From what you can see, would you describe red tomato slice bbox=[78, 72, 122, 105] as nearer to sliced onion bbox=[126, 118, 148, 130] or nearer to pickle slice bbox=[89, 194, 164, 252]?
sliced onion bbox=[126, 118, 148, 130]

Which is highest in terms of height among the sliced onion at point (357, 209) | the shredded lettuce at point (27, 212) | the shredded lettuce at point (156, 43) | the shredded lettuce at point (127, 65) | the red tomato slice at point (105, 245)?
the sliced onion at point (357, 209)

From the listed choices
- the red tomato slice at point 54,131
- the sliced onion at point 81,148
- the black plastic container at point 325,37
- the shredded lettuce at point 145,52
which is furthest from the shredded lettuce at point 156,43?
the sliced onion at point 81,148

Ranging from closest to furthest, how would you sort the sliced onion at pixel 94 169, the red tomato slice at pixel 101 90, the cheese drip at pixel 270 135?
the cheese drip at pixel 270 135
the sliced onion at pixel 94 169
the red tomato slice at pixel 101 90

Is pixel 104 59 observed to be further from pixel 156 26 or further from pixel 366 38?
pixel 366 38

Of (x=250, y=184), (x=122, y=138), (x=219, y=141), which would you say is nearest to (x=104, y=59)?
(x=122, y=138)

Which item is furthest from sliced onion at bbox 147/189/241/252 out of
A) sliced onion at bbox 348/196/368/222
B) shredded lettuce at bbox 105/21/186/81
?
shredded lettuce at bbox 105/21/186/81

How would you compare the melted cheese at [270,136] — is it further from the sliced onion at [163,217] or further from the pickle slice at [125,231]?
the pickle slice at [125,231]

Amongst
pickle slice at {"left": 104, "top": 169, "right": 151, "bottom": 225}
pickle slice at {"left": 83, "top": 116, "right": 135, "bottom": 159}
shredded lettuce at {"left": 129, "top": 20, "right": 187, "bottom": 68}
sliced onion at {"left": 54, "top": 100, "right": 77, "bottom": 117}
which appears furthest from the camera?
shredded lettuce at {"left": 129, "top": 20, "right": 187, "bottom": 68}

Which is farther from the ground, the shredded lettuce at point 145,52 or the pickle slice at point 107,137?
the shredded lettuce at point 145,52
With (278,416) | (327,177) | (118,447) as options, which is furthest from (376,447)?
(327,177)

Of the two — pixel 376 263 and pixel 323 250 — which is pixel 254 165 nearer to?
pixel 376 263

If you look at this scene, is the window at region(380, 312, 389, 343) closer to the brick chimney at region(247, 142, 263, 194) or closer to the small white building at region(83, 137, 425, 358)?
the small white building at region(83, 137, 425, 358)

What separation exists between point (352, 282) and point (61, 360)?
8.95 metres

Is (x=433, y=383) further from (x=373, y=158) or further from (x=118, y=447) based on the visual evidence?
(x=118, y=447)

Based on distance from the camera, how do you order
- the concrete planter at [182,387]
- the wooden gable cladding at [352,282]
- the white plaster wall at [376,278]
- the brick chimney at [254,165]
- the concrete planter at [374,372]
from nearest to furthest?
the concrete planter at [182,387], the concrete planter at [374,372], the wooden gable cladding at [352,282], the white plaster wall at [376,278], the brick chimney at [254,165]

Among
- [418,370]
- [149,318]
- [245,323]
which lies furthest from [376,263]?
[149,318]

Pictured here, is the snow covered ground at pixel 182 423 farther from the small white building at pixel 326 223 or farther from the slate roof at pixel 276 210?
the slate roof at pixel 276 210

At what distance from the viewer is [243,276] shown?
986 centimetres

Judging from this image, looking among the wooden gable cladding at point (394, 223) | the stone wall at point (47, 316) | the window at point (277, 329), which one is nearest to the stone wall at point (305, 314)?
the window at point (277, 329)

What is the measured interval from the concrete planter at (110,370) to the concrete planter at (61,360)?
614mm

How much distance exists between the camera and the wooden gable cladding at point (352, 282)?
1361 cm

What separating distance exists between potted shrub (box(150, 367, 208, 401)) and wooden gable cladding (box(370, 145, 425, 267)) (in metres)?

· · · ·

_What you have to do_
Copy the lines of the records verbatim. Begin at the line containing "Based on distance" and stop after the line containing "the concrete planter at [182,387], the".

_Answer for this exercise_
Based on distance from the camera, how do you order
- the concrete planter at [182,387]
- the wooden gable cladding at [352,282]
- the white plaster wall at [376,278]
- the brick chimney at [254,165]
- the concrete planter at [374,372]
from nearest to furthest?
the concrete planter at [182,387], the concrete planter at [374,372], the wooden gable cladding at [352,282], the white plaster wall at [376,278], the brick chimney at [254,165]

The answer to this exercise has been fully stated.